La storia su cui Garrone interviene maggiormente è la terza. Il racconto di riferimento è intitolato “La pulce“. Inizialmente, infatti, al centro dell’attenzione ci sono un re e la sua passione per gli insetti, che è così totalizzante da fargli scordare la bella e virtuosa figlia. Morto, però, Scuccy, l’animale da compagnia, il re decide di utilizzarne la pelle per impedire alla principessa Viola di lasciare la dimora paterna: chiunque indovinerà a quale animale appartenga avrà in sposa sua figlia. Il re, infatti, è certo che non esista essere umano in grado di riuscirci. A spuntarla, come previsto, non è un uomo ma un temibile orco che trascina Viola con sé nel suo oscuro antro. Interviene, per fortuna, l’aiutante: una famiglia di circensi capitanati dai camei Alba Rohrwacher e Massimo Ceccherini.

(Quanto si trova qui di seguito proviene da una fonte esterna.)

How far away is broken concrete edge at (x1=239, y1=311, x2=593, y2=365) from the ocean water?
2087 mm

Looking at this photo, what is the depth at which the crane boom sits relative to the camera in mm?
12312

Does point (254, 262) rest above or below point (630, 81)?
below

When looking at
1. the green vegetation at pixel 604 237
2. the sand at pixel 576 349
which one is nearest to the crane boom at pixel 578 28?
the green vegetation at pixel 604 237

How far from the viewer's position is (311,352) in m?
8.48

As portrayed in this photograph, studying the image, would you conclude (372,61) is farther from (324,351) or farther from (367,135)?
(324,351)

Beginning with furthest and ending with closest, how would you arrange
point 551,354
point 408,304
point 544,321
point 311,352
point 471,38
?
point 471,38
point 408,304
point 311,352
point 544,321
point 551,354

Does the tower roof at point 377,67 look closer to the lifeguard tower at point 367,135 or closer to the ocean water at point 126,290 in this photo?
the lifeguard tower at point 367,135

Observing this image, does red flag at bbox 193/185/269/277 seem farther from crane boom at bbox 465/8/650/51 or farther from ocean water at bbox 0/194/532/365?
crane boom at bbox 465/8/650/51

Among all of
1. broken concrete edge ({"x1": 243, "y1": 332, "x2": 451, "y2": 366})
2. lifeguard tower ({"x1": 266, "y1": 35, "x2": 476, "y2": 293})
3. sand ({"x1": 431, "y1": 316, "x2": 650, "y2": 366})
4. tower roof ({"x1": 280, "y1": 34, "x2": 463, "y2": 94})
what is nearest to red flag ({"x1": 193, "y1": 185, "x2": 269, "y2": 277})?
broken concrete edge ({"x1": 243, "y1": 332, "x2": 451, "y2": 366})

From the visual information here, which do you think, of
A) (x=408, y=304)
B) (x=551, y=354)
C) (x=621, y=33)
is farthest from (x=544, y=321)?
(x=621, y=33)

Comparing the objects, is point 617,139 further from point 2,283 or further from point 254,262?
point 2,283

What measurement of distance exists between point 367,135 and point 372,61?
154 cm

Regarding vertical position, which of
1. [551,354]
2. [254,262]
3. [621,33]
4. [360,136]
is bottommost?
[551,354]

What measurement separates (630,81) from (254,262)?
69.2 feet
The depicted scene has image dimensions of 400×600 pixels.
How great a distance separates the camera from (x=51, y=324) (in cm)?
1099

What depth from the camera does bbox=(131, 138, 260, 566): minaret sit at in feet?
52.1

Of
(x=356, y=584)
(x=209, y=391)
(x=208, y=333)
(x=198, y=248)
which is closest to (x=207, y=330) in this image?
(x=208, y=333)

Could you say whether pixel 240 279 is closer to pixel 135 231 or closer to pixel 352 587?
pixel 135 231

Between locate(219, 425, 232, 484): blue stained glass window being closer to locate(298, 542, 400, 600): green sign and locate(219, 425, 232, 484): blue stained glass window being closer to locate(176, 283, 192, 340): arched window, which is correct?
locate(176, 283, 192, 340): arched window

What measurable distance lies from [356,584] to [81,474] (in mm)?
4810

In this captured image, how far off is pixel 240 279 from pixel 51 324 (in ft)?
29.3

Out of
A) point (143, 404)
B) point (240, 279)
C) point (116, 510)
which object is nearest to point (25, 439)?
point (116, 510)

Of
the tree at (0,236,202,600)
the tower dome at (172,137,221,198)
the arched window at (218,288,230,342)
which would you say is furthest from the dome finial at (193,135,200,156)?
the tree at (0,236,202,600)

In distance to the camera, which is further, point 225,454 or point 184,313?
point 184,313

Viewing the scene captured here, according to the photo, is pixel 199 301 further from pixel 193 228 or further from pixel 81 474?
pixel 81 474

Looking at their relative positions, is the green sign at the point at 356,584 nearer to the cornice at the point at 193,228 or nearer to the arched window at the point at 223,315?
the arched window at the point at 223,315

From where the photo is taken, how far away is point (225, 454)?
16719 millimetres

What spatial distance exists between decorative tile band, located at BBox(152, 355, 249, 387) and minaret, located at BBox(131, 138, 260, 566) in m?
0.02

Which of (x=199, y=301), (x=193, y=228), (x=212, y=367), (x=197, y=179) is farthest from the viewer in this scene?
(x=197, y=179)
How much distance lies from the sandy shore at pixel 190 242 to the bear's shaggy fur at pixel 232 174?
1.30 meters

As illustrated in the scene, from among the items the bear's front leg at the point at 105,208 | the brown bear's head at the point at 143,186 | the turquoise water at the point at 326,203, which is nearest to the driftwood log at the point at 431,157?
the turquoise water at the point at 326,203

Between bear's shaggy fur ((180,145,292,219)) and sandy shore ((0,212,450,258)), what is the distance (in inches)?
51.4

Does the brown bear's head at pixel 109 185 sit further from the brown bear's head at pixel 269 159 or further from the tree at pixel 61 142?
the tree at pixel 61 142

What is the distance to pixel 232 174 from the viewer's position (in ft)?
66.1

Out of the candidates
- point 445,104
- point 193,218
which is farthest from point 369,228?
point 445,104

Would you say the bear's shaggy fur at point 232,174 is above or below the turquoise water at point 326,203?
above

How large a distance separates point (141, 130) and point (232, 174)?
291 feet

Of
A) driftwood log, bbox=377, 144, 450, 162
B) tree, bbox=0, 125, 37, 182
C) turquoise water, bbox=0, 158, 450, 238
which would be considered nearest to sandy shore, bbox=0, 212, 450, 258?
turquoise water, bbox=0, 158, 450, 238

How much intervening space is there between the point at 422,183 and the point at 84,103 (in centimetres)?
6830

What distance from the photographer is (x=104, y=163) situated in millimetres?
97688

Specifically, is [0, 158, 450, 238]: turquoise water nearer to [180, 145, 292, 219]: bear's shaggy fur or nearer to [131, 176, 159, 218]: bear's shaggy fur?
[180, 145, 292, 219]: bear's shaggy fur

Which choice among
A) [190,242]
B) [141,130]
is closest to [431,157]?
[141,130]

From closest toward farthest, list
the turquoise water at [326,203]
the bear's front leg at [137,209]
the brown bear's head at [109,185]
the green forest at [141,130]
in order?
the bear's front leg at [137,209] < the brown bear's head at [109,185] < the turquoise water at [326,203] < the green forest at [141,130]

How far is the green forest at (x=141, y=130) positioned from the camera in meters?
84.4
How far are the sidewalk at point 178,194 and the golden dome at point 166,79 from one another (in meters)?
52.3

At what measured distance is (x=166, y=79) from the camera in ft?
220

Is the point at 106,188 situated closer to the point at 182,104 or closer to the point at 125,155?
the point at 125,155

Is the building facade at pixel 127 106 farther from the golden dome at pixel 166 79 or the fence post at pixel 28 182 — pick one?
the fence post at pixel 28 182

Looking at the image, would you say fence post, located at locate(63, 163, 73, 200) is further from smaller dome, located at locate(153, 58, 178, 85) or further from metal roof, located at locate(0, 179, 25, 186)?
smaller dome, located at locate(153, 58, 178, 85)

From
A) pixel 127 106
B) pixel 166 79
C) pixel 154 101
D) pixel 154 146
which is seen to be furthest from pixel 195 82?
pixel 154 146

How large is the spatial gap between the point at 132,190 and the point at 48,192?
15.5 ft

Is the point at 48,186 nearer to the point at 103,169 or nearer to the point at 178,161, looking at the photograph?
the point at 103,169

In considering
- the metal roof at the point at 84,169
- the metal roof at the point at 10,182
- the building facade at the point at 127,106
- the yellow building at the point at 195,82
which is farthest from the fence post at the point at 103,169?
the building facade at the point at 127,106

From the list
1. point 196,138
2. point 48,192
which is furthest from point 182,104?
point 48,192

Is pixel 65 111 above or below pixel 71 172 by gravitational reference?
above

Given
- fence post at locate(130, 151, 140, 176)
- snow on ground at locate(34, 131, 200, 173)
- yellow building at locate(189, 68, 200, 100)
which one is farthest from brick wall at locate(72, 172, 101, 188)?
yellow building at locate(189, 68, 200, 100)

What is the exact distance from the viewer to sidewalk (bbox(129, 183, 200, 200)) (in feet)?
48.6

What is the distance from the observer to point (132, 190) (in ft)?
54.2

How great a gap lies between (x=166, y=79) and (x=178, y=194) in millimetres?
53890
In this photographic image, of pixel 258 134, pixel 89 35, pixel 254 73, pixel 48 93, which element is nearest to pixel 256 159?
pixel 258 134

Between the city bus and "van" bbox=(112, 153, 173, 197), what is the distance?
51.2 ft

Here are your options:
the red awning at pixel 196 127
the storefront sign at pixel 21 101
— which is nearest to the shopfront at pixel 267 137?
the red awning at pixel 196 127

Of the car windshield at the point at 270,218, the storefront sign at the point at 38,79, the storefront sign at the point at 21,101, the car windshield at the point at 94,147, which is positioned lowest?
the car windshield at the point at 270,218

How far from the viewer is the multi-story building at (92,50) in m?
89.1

Dopo aver criticato l’uomo scoperchiando il vaso di Pandora contenente tutti i suoi difetti, Garrone cambia rotta e lo esalta osannandone l’istinto di sopravvivenza, la determinazione, il coraggio, la volontà, la sete di giustizia. E, mentre un funambolo cammina sospeso su un filo infuocato, ogni equilibrio si ricompone: il giusto re sul trono, i genitori puniti, i figli liberi, la finta giovane che si ritrasforma in se stessa.
Il Racconto dei Racconti è un film che coglie il grottesco di ogni vita vera, che fonde – a volte maldestramente – il fiabesco con l’ideologia ma che riesce ad incantare lo spettatore e a mostrargli le diverse declinazioni di se stesso.